→ **Task details**
The entries are to be reproduced verbatim, and their pictures left out.

→ **Record extracts**
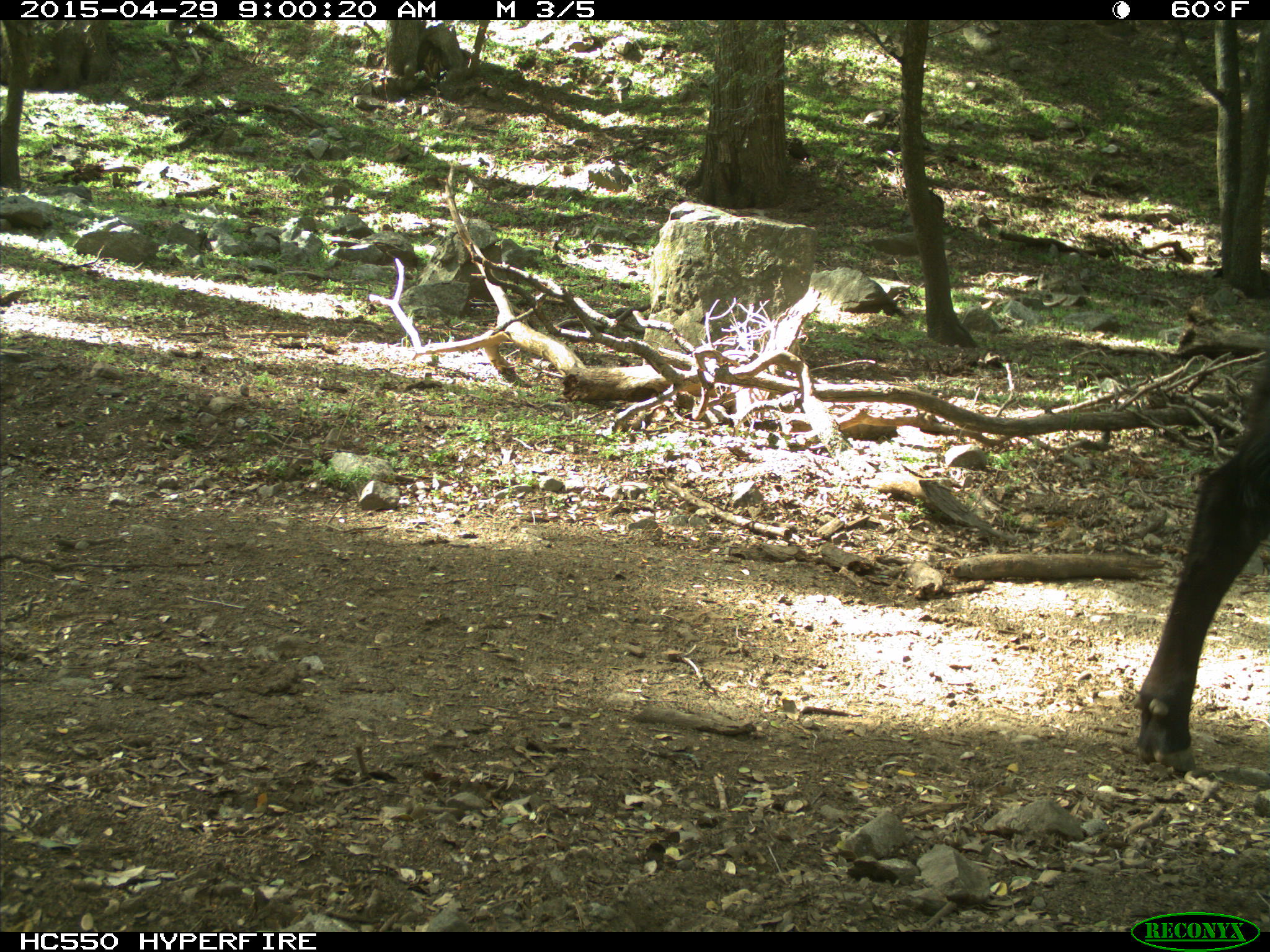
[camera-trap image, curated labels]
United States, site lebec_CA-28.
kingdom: Animalia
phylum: Chordata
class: Mammalia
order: Artiodactyla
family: Bovidae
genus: Bos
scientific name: Bos taurus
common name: domestic cow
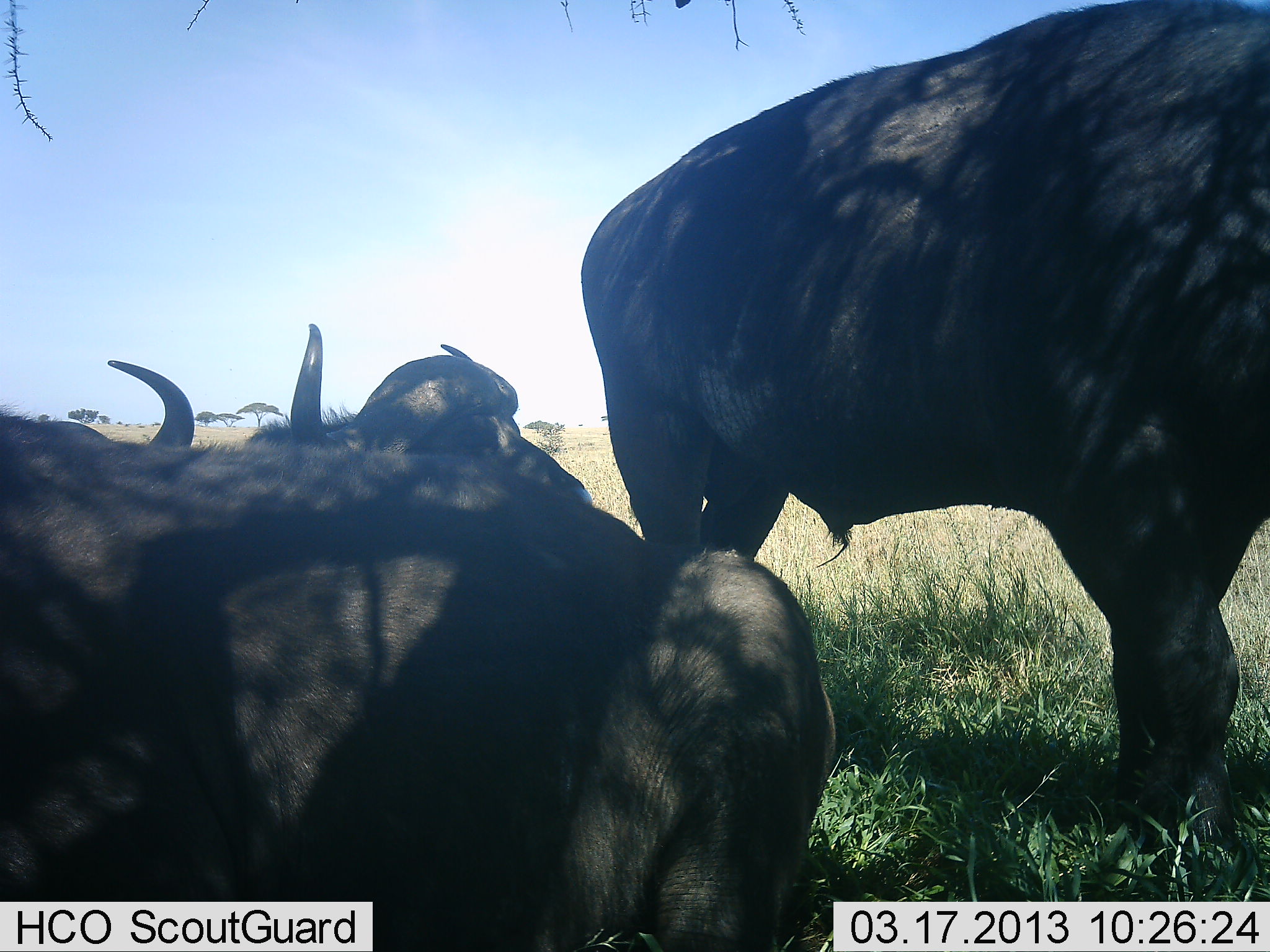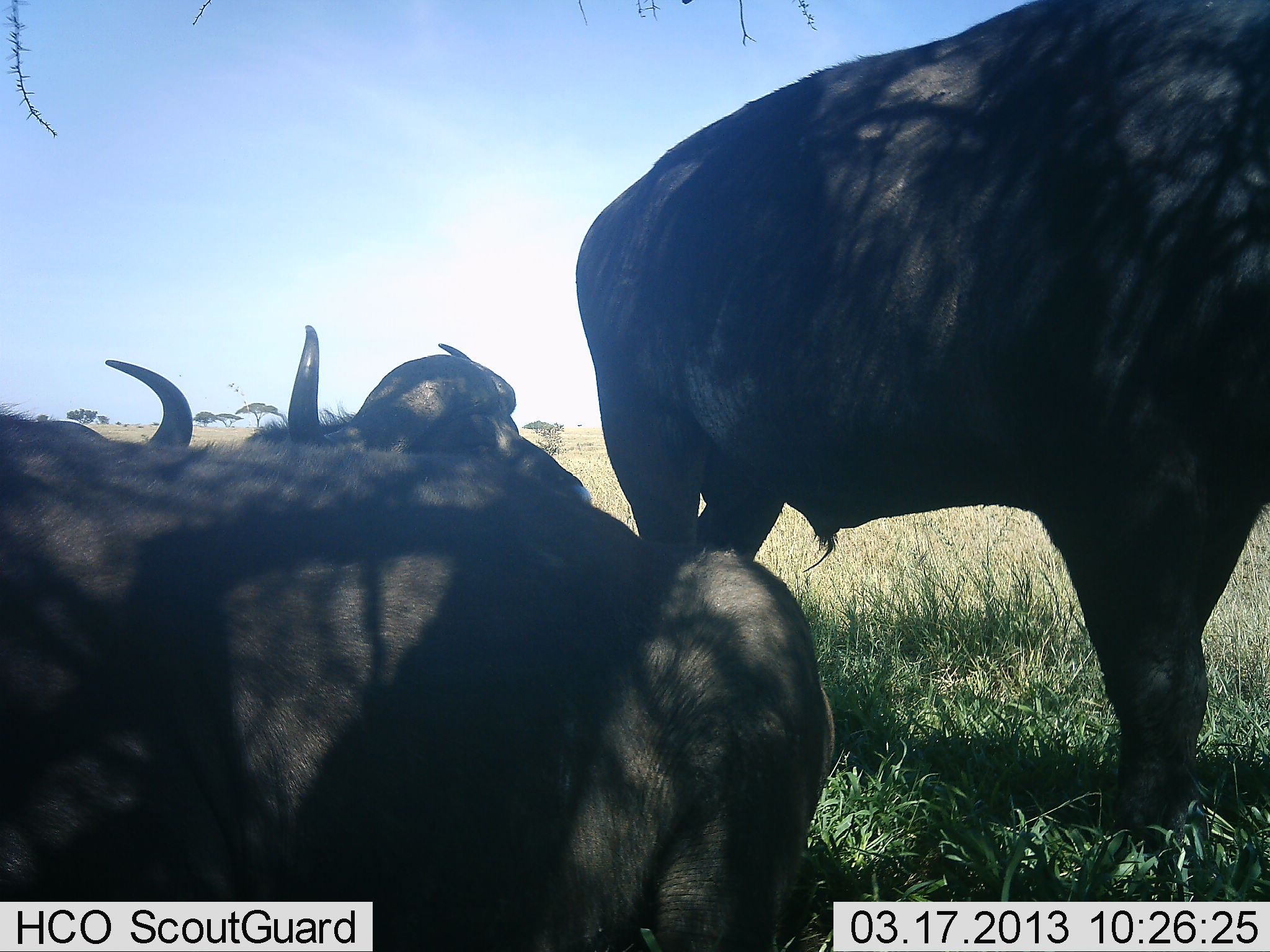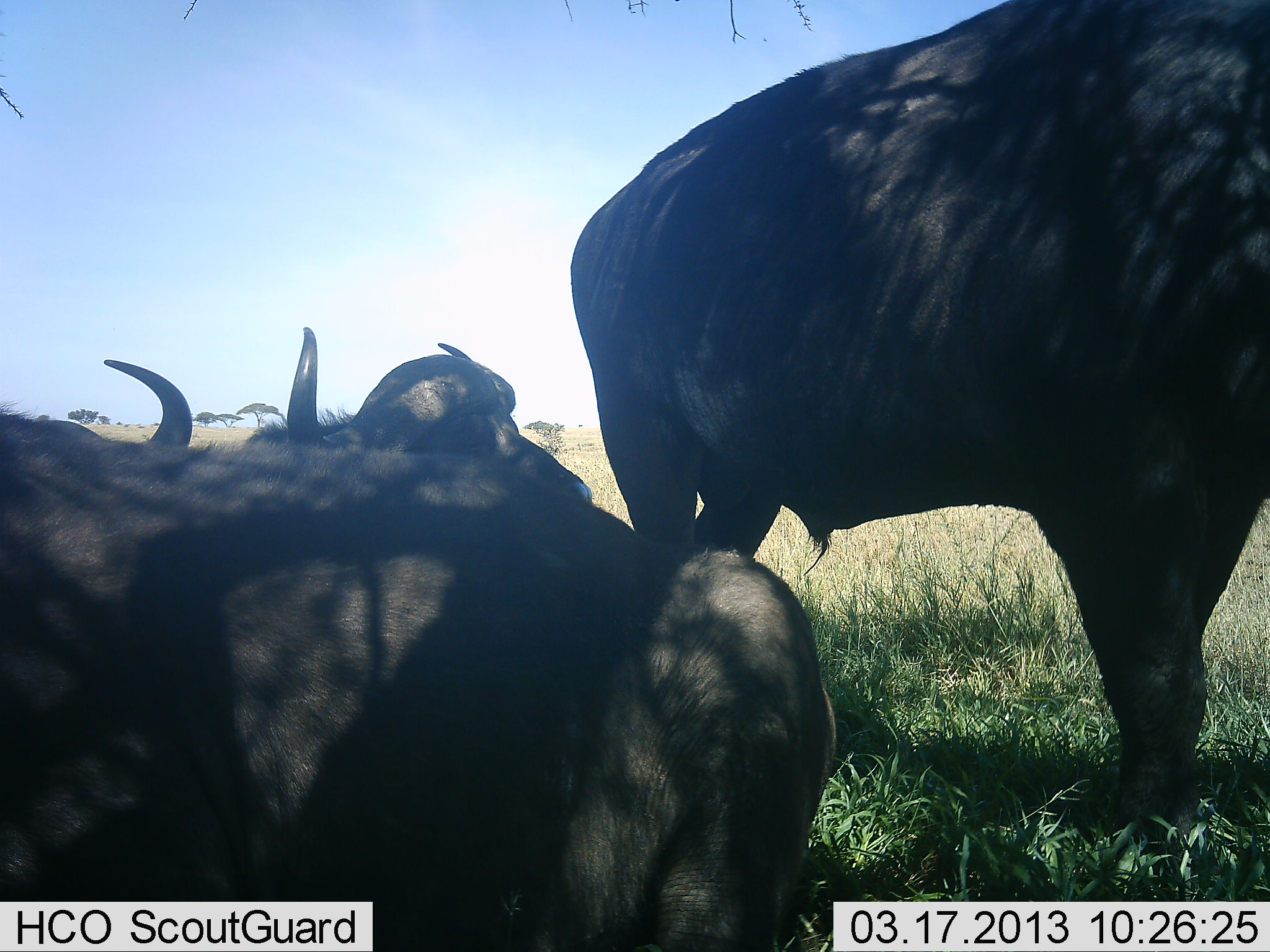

→ **Output**
[camera-trap image, curated labels]
United States, site lebec_CA-28.
kingdom: Animalia
phylum: Chordata
class: Mammalia
order: Artiodactyla
family: Bovidae
genus: Bos
scientific name: Bos taurus
common name: domestic cow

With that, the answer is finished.